Der weltgrößte Automobilzulieferer Bosch will die hoch verschuldete Schaeffler-Gruppe nicht übernehmen. "Wir sind nicht interessiert", sagte Konzernsprecher Henrik Hannemann am Freitag (6.3) in Stuttgart.

06.03.2009

"Wir führen keine Gespräche oder Verhandlungen über die Übernahme von Schaeffler oder Teilen des Unternehmens", so Hannemann.

Zerschlagung soll vermieden werden

Das "Handelsblatt" hatte berichtet, Bosch und der US-Konzern Timken seien an der profitablen Industrie-Sparte Schaefflers interessiert. Die Zeitung schrieb unter Berufung auf Finanzkreise, es hätten bereits erste Gespräche stattgefunden.

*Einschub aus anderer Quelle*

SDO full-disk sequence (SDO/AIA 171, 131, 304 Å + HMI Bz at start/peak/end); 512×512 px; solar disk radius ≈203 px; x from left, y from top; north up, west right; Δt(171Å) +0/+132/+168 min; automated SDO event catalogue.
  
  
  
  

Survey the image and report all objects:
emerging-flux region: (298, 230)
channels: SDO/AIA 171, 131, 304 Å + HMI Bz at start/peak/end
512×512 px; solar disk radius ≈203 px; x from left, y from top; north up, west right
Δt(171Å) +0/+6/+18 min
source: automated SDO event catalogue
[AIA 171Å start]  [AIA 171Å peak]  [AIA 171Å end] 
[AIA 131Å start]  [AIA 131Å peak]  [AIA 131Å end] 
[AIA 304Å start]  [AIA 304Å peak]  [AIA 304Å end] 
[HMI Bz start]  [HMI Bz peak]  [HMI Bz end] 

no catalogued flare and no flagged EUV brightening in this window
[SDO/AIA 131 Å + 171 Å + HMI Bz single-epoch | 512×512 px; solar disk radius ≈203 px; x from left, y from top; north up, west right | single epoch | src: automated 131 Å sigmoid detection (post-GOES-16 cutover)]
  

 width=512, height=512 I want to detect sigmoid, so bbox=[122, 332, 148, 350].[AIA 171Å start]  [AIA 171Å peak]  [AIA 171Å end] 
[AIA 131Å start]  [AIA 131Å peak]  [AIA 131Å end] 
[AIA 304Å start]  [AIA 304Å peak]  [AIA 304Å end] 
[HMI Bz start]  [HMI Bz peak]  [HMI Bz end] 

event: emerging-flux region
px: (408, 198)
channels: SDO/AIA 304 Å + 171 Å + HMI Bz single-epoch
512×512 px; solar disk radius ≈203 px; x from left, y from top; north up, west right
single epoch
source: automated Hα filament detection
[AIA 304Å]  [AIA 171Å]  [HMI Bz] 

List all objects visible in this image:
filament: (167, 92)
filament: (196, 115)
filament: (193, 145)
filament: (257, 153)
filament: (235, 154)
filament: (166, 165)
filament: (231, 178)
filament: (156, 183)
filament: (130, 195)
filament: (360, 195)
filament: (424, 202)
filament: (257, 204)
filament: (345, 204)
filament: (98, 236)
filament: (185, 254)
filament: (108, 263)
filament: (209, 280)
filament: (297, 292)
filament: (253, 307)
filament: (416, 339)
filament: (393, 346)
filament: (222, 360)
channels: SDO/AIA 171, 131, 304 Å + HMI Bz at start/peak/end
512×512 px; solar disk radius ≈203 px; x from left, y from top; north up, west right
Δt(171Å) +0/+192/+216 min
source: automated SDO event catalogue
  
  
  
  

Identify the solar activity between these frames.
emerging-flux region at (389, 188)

Schaeffler selbst will eine Zerschlagung vermeiden.

Schaeffler hoch verschuldet

Der fränkische Autozulieferer Schaeffler hatte sich durch die auf Pump finanzierte Übernahme des hannoverschen Konzerns Continental hoch verschuldet, hat einen Milliarden-Kapitalbedarf und bittet um Staatshilfen. Das Familienunternehmen aus Herzogenaurach erarbeitet derzeit mit den Banken ein Konzept zur Zukunft von Schaeffler . In der Branche gilt es als möglich, dass die Banken Kredite in Eigenkapital, also Aktien und Anteile, umwandeln und damit bei Schaeffler faktisch das Sagen bekommen.